Nous ne prétendons pas avoir toutes les réponses mais proposons des solutions et apportons des questions en lien direct avec les femmes et leurs familles. Porte-parole de 20 000 femmes québécoises, nous prenons, à ce titre, lors des consultations de la commission Clair, le parti des femmes et, plus particulièrement, celui des aidantes dites «naturelles». Ne l’oublions pas, ces aidantes, ce sont nous-mêmes, nos mères, nos sœurs, nos filles et quelquefois nos fils et nos frères, nos voisines et nos amies.
Avec le virage ambulatoire, le constat est lourd pour les femmes, qu’elles soient utilisatrices ou travailleuses des services de santé et des services sociaux, et plus encore lorsqu’elles sont aidantes car le travail effectué n’est ni reconnu, ni supporté. En effet, ces aidantes n’ont pas d’instances où réellement faire valoir leurs besoins et pourtant le travail, invisible et non rémunéré, qu’elles effectuent, profite à tous et chacun mais aussi à l’État. La recherche faite auprès de groupes de femmes aidantes, Qui donnera les soins ? Les incidences du virage ambulatoire et des mesures d’économie sociales sur les femmes du Québec (1998), montre, pour les aidantes, une absence d’information et de support, des soins plus nombreux et complexes, des coûts supplémentaires et des impacts sur leur vie et leur santé, pour les travailleuses, des milieux de travail détruits, des qualifications non reconnues, une santé éprouvée. Une deuxième recherche en cours dévoile que 20 à 40% des aidantes se retrouvent en situation de détresse, d’épuisement et de burn-out : des aidantes malades du transfert de responsabilités sur leur dos !
Le travail invisible, non rémunéré, des femmes dont il est question ici, comprend les tâches et responsabilités auprès des familles. Aujourd’hui, environ 76% des mères de 25 à 44 ans sont sur le marché du travail ; leur revenu, indispensable à leur autonomie, est essentiel à la survie de leur famille. Pourtant dans 52% des couples où les deux parents travaillent, les femmes assument encore la charge complète des travaux ménagers. Seulement 10% des conjoints prennent en charge en tout ou en partie ces tâches.
Par ailleurs, nous constatons un double discours social. D’une part, les femmes doivent être sur le marché du travail mais aussi auprès des proches ayant besoin d’aide. L’État et ses institutions nous donnent l’impression de revenir à la famille traditionnelle d’avant les années 60, ou de ne l’avoir jamais quittée. Le réseau a parlé de virage avec un support aux familles via les CLSC et les services de première ligne mais, dans la réalité, il transfère le travail dans le panier des aidantes et aidants, généralement celui des femmes. Avons-nous fait le saut vers une société où les femmes et les hommes peuvent être égaux ou restons-nous dans une société où ils peuvent seulement prétendre à l’égalité ?

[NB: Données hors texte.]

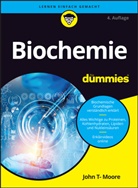 John T Moore, John T. Moore - Biochemie für Dummies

Par conséquent, nous demandons à la ministre de la Santé et des Services sociaux de donner priorité à la clientèle et à leur famille plutôt qu’au béton ou aux machines, aussi utiles soient-elles. Nous demandons d’axer les services de santé et les services sociaux sur la prévention, en lien avec l’objectif de la réforme : la citoyenne et le citoyen au cœur de décisions.